Near my home there are at least four shooting ranges — three indoor ones, and one outdoors — within a 2-kilometer radius. Gun shops abound. Pawn shops selling guns dot the landscape. There’s a gun desk in virtually every major sporting goods store.
Ammunition is lined up in boxes on shelves in every caliber known to man, ready for customers to grab as they scurry off to the cashier. It’s easier to buy than vegetables.
You can legally carry a gun into Utah’s Capitol building while the legislature is in session. There are no metal detectors, no pat-downs by security officers. Nobody seems to care.
A casual observer would never know it, but a significant number of elected state lawmakers, debating bills on the floor of the House of Representatives and Senate, are armed beneath their dark jackets.
Full disclosure: I’m a gun collector. I have a permit to carry a concealed weapon that’s recognized by about two-thirds of the states. Of course, I don’t shoot people.
Gun owners are, as a group, not only law-abiding but fanatically so. Our love affair with guns arises from our country’s frontier history, and from the democratic ethic that says good citizens should participate in their own security. The police are usually not around in moments of crisis.
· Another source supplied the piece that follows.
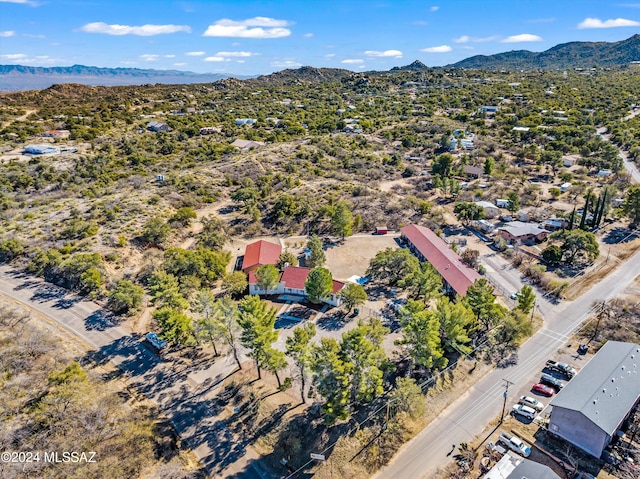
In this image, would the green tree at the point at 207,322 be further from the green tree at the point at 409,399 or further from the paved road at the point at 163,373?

Admittedly, incidents requiring deadly self-defense are increasingly rare. But then so is a house fire, and we still keep fire extinguishers. This is a powerful concept — so powerful that it found its way into the US Constitution.
Mass shootings can be seen as the awful price a country pays for unbound freedom.
This is complicated all the more by the unlikelihood that regulatory measures can prevent murder.
Would confiscation work? Perhaps. But it would take 100 years to accomplish, so it’s time we got started. Good luck finding the votes.
Truth be told, I don’t really “need” all the guns in my collection. Even in Utah, I seldom go to the shooting range. But guns are “normal” to me. When handled properly, they are great fun. And law-abiding people have stopped crimes on many occasions.
I went home recently for Spring Festival, and I just did what comes naturally: I bought another one. Will someone please talk some sense into me?